PrefGraph: This is software that helps us detect “inconsistency” or “irrationality” in choices. For instance a common way that humans are inconsistent is when their choices change in the presence of “decoy” options which is an obviously bad option but presented to make other options look good. Another area where we might want to test for consistency is in AI agents or LLM responses. Ideally, we’d want our agents to be coherent and consistent, especially when they are to shop or reason for us. Note, that consistency is not the same as being right or wrong. Furthermore, often consistency can fail for other reasons such as changing preferences, a failure to a pay close attention to all options or simply making a ‘hand-trembling’ mistake. This software makes use of advanced graphical techniques developed in Operations Research.
DeepInference: This is a more statistical package that takes traditional statistical models such as the good old linear regression: Y = a + b T + error and makes it into Y = a(X) + b(X) T + error, so the slope and intercepts are now functions of X, which could be potentially very high dimensional and dense objects (e.g. image, text, sequences, graphs and so on). Well, in a world where such high dim. objects are first class citizens, we need to be able to work directly on them when studying empirical relationships in the data. And while it is easy to estimate such models, it is not so easy to run hypothesis tests such as H0: E[b(X)] = 0. We have to rely on statistical tools like influence functions to achieve that.

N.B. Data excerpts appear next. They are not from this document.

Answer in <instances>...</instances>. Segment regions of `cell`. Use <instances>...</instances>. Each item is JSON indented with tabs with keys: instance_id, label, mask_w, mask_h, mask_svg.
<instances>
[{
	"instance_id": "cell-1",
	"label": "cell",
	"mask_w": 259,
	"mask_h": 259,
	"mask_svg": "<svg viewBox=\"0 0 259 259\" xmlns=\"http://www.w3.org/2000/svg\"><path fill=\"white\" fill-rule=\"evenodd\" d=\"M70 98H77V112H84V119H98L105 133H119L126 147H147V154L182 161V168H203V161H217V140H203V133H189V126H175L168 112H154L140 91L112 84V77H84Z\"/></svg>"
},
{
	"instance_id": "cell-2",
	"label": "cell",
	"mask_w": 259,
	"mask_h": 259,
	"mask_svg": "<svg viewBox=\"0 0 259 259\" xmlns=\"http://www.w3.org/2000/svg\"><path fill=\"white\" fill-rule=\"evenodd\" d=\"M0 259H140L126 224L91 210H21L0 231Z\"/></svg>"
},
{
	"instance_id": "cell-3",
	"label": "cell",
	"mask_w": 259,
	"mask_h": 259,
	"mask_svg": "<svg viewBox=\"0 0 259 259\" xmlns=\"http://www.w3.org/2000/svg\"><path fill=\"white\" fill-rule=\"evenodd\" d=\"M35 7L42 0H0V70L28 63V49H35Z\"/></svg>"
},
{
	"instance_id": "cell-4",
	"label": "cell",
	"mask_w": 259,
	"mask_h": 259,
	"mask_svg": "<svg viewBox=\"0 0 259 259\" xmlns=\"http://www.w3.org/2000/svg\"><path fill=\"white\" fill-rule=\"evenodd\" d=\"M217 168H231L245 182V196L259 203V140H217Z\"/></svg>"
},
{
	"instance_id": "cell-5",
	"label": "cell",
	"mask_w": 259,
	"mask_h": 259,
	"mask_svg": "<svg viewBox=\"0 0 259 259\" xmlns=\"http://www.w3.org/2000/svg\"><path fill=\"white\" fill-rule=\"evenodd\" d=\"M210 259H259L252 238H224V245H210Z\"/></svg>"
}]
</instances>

These packages make it clear that the main thrust of my PhD was to explore how computational machinery from machine learning could be used in service of economic and statistical modelling. And after 5 years, I have come to the conclusion that integration of machine and deep learning methods in economics is not only easy but is a natural direction if we want to model and work with dense objects (which are abundant in the social world).
Furthermore, I think a lot of interesting methodology remains buried in economics or econometrics papers or in arcane codebases, and it takes a significant effort and thinking to make these methods available to the public. However, I think there is value to this: the best validation of a method or tool is its widespread adoption and building open source software is the only way to do this.
The Bayesians learned this the hard way, but now with software like Stan we are able to run Bayesian workflows at ease. Similarily, if CS researchers had not come up with StableBaselines or the many benchmarks for robotics like MujoCo, it would be really hard to do research in the area of reinforcement learning where frameworks are very brittle and breakdown without careful hyper-parameter tuning.
Economics today does not emphasis clean, reproducible code and we do not really teach for this nor reward this in the publication process. But this is a vital aspect of making sure our work is not only reproduced and tested, but also that it is made available for others to build on, which in turn allows us to build on what they create using our work (a positive feedback loop).